- Died: 1798
- Occupation: Antiquarian

= James Johnstone (antiquary) =

Scandinavian antiquarian

James Johnstone (died 1798) was a Scandinavian antiquarian.

==Biography==
Johnstone was a Master of Arts, though of what university is not stated, and a clergyman of the established church. For several years, he was chaplain to the English envoy extraordinary in Denmark. Afterwards he became rector of Magheracross, cos. Tyrone and Fermanagh, Ireland, and seems to have been appointed prebendary of Clogher in 1794 (Cotton, Fasti Eccl. Hib. iii. 101). He died in 1798, and his library was sold by auction in 1810.

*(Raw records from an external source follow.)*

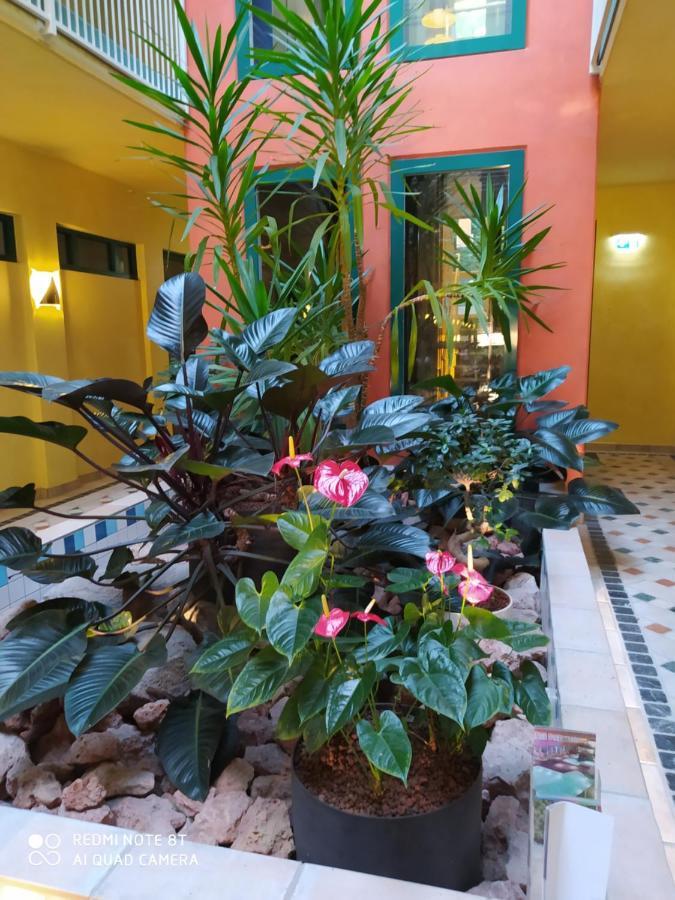 Weinhotel Atrium Bad Salzuflen Ngoại thất bức ảnh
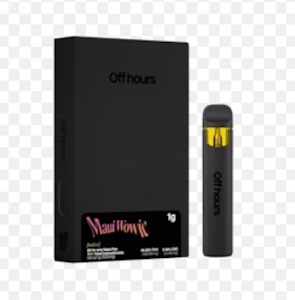 OFF HOURS - Off Hours | Vape AIO | Maui Wowie | 1g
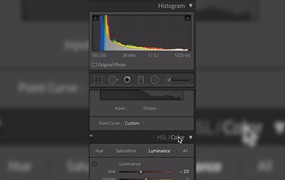 夏日小清新光影风格人像摄影LR调色预设 Carssun Essential Presets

His works are: 1. ‘Anecdotes of Olave the Black, King of Man, and the Hebridian Princes of the Somerled Family. To which are added Eighteen Eulogies on Haco, King of Norway; by Snorro Sturlson, poet to that Monarch: now first published in the original Islandic, from the Flateyan and other Manuscripts; with a literal Version and Notes,’ [Copenhagen], 1780, 8vo. 2. ‘Lodbrokar-Quida; or, the Death-Song of Lodbrok: now first correctly printed from various Manuscripts, with a free English Translation: to which are added the various Readings, a literal Latin Version, an Islando-Latino Glossary, and Explanatory Notes,’ London, 1782, 16mo; Copenhagen, 1813, 16mo. 3. ‘The Norwegian Account of Haco's Expedition against Scotland in 1263. In the original Islandic, from the Flateyan and Frisian MS.; with a literal English Version and Notes,’ Copenhagen, 1782, 4to; reprinted, Edinburgh, 1882, 8vo. 4. ‘Antiquitates Celto-Scandicæ, sive Series Rerum Gestarum inter Nationes Britannicarum Insularum et Gentes Septentrionales,’ 1784, 4to. 5. ‘The Robbing of the Nunnery, or the Abbess outwitted. A Danish Ballad, translated into English in the style of the Sixteenth Century,’ Copenhagen, 1786, 24mo: printed as a compliment to Louisa Augusta, daughter of Frederick VI of Denmark, on her marriage with the Duke of Holstein-Augustenberg. 6. ‘Antiquitates Celto-Normannicæ; containing the Chronicle of Man and the Isles, abridged by Camden, and now first published complete from the original MS. in the British Museum; with an English Translation and Notes,’ Copenhagen, 1786, 4to. This work was attacked by Richard Gough in the ‘Gentleman's Magazine’ for December 1786, p. 1061, and defended in the same periodical for July 1787, p. 565.